A National spokesman denied this and said the Labour Party were pushing the issue too quickly in their eagerness to gain larger representation.

Both parties turned on the weary old line about "keeping in touch with the Maori people on the question."

Salient found that the smaller parties had little idea of what to say when asked whether Maori seats should be done away with. The Social Credit Political League gave a tentative "yes"' to the question. "We would prefer an immediate change-over." said a spokesman.

Mr. R. Nunes, of the Communist Party, said his party did not support an immediate change-over in Maori representation. "At present the Maori does not play a big enough part in public affairs," he said. He added that complete social equality for the Maori was not possible under capitalism and would only become a full reality under socialism.

Asked whether they would introduce a law banning all racial discrimination, Labour said that such a law was not urgently necessary and would raise legal and practical dangers. The National and Social Credit Parties agreed with this but the Communist Party advocated the complete outlawing of all racial discrimination.

The Maori lands question produced a mixed response from the parties interviewed. Social Credit wanted to "call a round table conference of interested parties, including the Maori leaders." The Communist Party said it would be reluctant to interfere with Maori customs with respect to inheritance of Maori lands but would "endeavour to convince holders of Maori lands of the advantages of farming on a larger scale than is usual at present."

Labour favoured the unifying of Maori land titles by buying out sellers in appropriate cases. National's "steady does it" policy seemed to extend into this question. The party placed its faith in the operations of the Maori Lands Court.

Policies on the Islands Territories varied. The Communists considered the Islands colonies of New Zealand imperialism and claimed that the recent decision of the Cook Islands Legislative Assembly to retain close ties with this country had been influenced by New Zealand business Interests.

Mr. J. M. McEwen, Secretary of Island Territories, denied this and said Government policy in the islands allowed the people as much autonomy as possible without being completely independent. He pointed out that the Island Territories would not be able to exist economically without New Zealand's help.

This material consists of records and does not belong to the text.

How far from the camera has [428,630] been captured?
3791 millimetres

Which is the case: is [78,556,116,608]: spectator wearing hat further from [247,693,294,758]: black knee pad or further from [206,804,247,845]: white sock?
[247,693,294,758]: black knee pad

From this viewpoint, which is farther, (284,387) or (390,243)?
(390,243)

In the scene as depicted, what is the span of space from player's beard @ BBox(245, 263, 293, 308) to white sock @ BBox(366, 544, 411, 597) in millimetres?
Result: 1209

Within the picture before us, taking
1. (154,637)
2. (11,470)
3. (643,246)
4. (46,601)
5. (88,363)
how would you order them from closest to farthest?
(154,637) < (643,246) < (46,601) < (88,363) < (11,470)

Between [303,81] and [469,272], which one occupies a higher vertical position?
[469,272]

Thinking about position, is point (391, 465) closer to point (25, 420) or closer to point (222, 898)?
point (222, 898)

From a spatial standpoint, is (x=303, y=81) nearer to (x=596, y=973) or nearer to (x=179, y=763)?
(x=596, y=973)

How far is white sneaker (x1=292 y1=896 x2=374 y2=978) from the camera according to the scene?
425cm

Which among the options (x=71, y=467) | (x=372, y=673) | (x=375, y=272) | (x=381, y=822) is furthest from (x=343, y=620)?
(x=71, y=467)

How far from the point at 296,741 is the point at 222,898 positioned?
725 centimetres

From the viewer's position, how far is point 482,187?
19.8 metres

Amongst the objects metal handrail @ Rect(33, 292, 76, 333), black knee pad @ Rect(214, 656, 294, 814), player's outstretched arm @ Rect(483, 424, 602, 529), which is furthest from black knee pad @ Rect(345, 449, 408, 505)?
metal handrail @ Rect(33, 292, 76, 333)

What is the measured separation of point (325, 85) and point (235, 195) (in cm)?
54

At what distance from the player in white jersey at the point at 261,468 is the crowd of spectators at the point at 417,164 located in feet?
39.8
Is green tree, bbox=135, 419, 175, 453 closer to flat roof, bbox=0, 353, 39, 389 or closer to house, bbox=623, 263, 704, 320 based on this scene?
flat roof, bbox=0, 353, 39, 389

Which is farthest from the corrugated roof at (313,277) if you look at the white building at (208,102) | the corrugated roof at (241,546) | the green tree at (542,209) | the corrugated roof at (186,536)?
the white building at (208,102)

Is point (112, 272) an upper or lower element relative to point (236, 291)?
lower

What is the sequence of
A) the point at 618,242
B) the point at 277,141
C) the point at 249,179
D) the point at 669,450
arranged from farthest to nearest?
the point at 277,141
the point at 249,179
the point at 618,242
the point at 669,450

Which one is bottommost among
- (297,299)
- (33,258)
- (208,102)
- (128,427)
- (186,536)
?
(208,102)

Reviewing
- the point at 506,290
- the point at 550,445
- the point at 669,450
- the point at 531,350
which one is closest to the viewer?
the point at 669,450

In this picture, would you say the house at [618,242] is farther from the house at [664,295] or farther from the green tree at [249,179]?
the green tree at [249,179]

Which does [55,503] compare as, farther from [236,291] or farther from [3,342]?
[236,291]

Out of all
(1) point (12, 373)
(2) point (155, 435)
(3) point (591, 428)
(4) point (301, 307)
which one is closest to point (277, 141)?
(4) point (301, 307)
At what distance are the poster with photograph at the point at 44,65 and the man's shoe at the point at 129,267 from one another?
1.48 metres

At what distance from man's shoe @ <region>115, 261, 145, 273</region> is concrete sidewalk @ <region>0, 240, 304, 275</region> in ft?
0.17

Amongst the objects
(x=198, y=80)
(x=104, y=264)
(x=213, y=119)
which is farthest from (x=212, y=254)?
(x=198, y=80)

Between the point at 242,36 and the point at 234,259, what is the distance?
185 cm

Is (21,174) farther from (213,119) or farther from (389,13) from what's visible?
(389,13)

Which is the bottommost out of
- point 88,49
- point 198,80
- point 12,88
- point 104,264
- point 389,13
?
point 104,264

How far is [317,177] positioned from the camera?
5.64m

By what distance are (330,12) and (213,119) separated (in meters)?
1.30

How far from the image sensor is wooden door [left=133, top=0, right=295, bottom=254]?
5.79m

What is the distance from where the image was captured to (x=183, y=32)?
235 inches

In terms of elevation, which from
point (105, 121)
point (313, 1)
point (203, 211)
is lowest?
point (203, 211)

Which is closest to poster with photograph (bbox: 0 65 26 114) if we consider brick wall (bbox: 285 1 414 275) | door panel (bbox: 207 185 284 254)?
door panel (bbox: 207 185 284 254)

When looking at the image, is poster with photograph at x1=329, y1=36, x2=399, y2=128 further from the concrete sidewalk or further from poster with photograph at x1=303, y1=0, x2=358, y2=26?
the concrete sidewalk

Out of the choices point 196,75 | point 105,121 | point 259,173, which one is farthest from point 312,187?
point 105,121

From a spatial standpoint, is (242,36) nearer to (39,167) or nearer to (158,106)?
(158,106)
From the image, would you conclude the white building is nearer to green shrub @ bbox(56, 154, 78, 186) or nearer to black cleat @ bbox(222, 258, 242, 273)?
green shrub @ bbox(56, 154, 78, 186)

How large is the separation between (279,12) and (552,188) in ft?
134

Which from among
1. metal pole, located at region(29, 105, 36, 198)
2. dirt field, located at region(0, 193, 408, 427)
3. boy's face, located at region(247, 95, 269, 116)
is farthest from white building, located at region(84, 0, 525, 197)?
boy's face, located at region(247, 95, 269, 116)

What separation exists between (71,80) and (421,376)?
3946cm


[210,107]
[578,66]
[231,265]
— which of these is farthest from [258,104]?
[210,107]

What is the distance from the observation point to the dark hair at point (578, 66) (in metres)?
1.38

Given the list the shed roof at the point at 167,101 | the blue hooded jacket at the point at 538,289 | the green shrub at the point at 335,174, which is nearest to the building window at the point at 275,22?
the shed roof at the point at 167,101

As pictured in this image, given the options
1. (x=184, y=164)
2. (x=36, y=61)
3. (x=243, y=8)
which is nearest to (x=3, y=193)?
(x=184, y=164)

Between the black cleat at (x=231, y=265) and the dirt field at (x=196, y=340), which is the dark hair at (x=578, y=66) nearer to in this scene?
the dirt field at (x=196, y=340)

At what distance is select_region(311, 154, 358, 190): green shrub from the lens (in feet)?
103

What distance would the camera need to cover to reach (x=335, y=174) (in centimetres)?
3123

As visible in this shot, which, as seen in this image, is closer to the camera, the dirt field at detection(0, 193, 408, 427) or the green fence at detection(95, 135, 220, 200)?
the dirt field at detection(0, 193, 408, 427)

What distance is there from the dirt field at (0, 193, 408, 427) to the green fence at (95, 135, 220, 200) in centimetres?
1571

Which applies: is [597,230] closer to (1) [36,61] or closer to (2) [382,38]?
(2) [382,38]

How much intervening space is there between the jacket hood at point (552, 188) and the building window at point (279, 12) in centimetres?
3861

He said the Island people did not want direct representation in the New Zealand Parliament as this would remove the decisionmaking centre away from Raratonga.

The Labour Party thought the Cook Islands should be given representation in Parliament.

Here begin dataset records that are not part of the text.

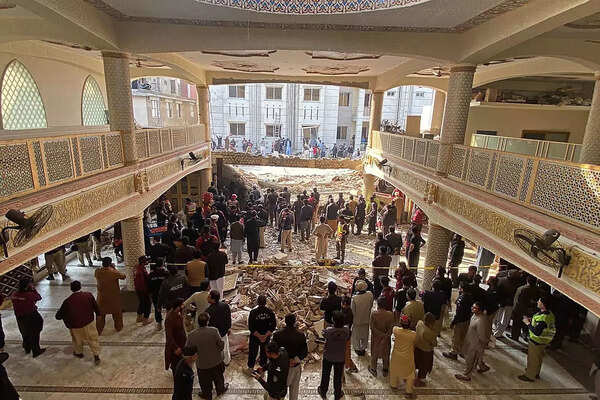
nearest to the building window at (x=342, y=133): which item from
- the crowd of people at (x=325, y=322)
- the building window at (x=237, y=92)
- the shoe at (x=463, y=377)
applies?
the building window at (x=237, y=92)

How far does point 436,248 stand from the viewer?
802 centimetres

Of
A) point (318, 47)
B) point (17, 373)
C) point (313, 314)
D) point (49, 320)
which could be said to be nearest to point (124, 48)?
point (318, 47)

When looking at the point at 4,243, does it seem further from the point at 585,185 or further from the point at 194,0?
the point at 585,185

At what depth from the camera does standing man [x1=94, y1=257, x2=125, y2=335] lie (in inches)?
225

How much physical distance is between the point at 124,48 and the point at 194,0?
2289mm

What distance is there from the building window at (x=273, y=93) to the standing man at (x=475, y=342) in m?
28.2

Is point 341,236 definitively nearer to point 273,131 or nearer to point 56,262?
point 56,262

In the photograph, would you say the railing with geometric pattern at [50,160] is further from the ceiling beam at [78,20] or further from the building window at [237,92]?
the building window at [237,92]

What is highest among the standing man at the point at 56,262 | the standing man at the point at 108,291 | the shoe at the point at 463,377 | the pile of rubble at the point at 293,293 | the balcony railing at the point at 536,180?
the balcony railing at the point at 536,180

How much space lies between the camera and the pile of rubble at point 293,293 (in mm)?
6508

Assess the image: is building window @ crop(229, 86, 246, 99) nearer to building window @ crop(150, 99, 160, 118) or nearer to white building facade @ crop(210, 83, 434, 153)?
white building facade @ crop(210, 83, 434, 153)

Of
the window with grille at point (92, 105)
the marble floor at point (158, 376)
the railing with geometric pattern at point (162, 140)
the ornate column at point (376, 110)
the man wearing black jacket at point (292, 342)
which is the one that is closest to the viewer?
the man wearing black jacket at point (292, 342)

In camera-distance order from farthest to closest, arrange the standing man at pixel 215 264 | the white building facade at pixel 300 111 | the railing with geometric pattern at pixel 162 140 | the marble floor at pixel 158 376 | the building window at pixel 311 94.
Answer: the white building facade at pixel 300 111, the building window at pixel 311 94, the railing with geometric pattern at pixel 162 140, the standing man at pixel 215 264, the marble floor at pixel 158 376

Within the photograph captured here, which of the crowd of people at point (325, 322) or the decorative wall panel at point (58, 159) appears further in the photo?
the decorative wall panel at point (58, 159)
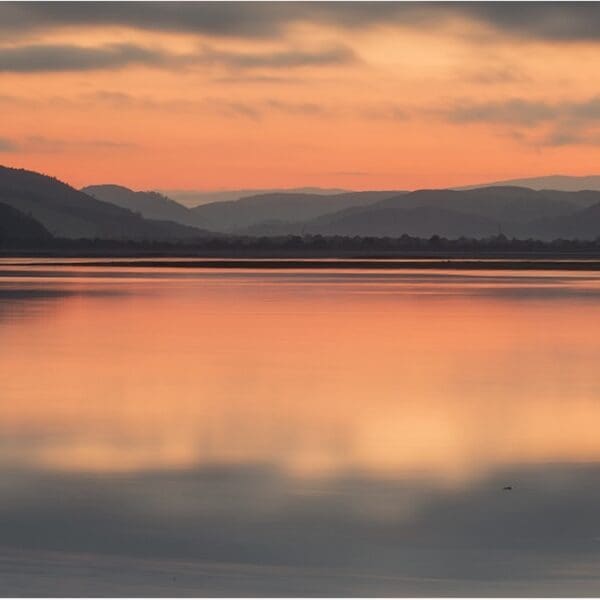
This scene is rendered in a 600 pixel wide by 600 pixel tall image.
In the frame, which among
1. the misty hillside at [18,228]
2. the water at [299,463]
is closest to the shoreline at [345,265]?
the water at [299,463]

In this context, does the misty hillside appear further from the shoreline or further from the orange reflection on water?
the orange reflection on water

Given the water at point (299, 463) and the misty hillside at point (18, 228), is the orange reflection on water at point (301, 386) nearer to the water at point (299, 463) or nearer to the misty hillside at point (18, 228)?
the water at point (299, 463)

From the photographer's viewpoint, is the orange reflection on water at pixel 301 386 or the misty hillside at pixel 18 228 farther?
the misty hillside at pixel 18 228

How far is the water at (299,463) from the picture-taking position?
30.8 feet

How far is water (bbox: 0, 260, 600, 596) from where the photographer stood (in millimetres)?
9375

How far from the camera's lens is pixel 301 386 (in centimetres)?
1972

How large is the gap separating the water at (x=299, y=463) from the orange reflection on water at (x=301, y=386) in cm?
6

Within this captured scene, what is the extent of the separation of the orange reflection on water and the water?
63 mm

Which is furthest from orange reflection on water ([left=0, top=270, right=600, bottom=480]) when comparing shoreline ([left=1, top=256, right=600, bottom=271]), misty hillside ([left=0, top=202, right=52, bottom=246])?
misty hillside ([left=0, top=202, right=52, bottom=246])

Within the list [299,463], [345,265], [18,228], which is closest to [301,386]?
[299,463]

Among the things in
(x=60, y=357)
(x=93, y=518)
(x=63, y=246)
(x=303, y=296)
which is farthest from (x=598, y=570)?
(x=63, y=246)

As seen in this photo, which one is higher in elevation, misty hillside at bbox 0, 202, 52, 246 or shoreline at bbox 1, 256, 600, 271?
misty hillside at bbox 0, 202, 52, 246

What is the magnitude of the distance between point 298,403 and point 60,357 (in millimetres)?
7378

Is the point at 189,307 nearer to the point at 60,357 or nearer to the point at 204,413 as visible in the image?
the point at 60,357
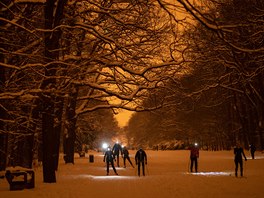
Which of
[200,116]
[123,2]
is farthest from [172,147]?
[123,2]

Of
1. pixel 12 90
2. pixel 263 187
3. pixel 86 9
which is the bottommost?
pixel 263 187

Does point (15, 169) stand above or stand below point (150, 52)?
below

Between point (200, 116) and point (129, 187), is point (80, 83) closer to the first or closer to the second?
point (129, 187)

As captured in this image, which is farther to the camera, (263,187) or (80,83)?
(80,83)

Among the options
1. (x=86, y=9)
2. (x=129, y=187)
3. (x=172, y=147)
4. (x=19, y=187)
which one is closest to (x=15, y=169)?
(x=19, y=187)

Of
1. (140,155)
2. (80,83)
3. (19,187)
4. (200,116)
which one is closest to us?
(19,187)

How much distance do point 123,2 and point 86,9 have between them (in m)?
1.96

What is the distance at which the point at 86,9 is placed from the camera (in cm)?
1972

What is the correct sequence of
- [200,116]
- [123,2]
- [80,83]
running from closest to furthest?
1. [80,83]
2. [123,2]
3. [200,116]

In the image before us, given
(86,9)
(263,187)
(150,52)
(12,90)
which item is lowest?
(263,187)

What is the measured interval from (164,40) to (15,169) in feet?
32.2

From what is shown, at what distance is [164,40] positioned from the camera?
21797 mm

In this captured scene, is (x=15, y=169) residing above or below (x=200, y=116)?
below

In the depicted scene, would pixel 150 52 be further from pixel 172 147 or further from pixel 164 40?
pixel 172 147
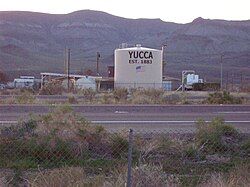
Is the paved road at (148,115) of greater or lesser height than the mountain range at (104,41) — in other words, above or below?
below

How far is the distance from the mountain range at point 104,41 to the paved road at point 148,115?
304 feet

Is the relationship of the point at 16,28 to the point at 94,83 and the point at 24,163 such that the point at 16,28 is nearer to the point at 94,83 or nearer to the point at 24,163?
the point at 94,83

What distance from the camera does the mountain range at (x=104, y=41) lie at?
138375mm

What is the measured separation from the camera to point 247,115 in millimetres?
25250

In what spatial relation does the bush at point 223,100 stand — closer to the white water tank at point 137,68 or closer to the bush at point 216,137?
the white water tank at point 137,68

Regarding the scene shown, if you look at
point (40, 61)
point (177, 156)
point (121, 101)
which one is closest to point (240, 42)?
point (40, 61)

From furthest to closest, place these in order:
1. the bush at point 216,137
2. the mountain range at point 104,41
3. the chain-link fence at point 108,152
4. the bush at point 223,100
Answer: the mountain range at point 104,41 → the bush at point 223,100 → the bush at point 216,137 → the chain-link fence at point 108,152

At the time of the interview Social Credit had no policy on this question.

The racial factors in Immigration policy produced a few frowns. All the parties interviewed seemed to agree that immigrants of British stock should receive preference in assisted immigration schemes.

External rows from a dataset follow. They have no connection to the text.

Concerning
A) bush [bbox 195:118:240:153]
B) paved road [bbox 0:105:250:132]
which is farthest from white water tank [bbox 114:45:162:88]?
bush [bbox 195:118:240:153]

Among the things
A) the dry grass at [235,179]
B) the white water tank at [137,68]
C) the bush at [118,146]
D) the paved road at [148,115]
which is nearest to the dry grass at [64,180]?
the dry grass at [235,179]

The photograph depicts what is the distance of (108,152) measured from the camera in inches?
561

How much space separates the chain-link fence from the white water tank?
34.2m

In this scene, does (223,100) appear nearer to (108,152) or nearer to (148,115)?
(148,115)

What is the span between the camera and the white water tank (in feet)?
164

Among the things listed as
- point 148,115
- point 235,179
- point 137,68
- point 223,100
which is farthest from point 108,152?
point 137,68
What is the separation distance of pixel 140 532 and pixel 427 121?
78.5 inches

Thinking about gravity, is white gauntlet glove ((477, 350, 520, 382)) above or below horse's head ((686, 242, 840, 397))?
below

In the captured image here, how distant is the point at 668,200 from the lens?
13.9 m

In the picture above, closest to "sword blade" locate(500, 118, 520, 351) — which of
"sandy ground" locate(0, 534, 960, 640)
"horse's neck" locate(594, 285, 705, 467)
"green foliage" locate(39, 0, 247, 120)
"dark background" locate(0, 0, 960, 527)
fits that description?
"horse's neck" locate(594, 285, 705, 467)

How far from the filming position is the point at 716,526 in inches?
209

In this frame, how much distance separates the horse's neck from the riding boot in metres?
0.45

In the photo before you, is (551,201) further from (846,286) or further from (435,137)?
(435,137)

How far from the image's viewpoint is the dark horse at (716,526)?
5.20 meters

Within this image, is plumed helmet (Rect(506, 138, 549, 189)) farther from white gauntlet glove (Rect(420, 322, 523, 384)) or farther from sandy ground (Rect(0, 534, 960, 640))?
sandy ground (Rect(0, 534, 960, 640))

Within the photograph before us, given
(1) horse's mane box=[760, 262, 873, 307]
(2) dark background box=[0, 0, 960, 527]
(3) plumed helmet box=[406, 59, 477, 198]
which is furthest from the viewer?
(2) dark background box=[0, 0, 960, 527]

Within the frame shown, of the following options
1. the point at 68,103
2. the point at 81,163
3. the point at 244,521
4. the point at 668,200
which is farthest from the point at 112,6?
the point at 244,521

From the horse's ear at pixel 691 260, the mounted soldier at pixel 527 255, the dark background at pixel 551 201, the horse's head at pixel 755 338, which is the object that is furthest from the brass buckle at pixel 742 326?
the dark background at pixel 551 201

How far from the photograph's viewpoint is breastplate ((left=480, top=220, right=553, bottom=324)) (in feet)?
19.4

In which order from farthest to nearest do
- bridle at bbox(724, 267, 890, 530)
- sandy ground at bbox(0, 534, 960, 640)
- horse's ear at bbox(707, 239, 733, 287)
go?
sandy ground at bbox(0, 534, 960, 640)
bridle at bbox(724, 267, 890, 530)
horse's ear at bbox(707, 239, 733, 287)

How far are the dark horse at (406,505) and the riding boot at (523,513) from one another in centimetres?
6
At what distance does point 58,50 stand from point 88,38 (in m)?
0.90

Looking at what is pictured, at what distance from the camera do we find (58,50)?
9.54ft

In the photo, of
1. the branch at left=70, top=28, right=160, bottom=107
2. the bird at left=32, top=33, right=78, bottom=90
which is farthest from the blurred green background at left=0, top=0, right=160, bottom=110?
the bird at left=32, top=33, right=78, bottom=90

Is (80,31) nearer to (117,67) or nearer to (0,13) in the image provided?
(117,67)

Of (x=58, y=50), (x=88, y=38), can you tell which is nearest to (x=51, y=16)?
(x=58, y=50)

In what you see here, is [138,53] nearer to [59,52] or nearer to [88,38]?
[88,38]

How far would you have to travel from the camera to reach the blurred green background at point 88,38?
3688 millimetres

Asked why no subsidised immigration scheme was pursued in Asian and African countries, a senior official of the Immigration Department said: "We offer subsidised passages to New Zealand only to skilled workers. There would be no point in recruiting skilled workers from under-developed countries where they are needed more than here."

He denied emphatically any hidden "White New Zealand policy." "More than a thousand Pacific Islanders settle in New Zealand each year," he said.

All parties wanted strictly controlled immigration.

All but the Communists hedged on the issue of attitudes to racial policy in other countries. Mr. Nunes criticised the "hypocritical attitude of the Federal Government of the United States in failing to back up its words with actions in the Southern States." He condemned the "fascist actions of the Southern States ruling class."

All parties were emphatic in their condemnation of South Africa's apartheid policy. Labour would probably, but not necessarily, support a censure motion against South Africa in the United Nations. Social Credit would probably not support a censure motion, while the National Government had not voted for the two most recent resolutions directed against South Africa. The Communist Party would support any censure motion.—G.Q.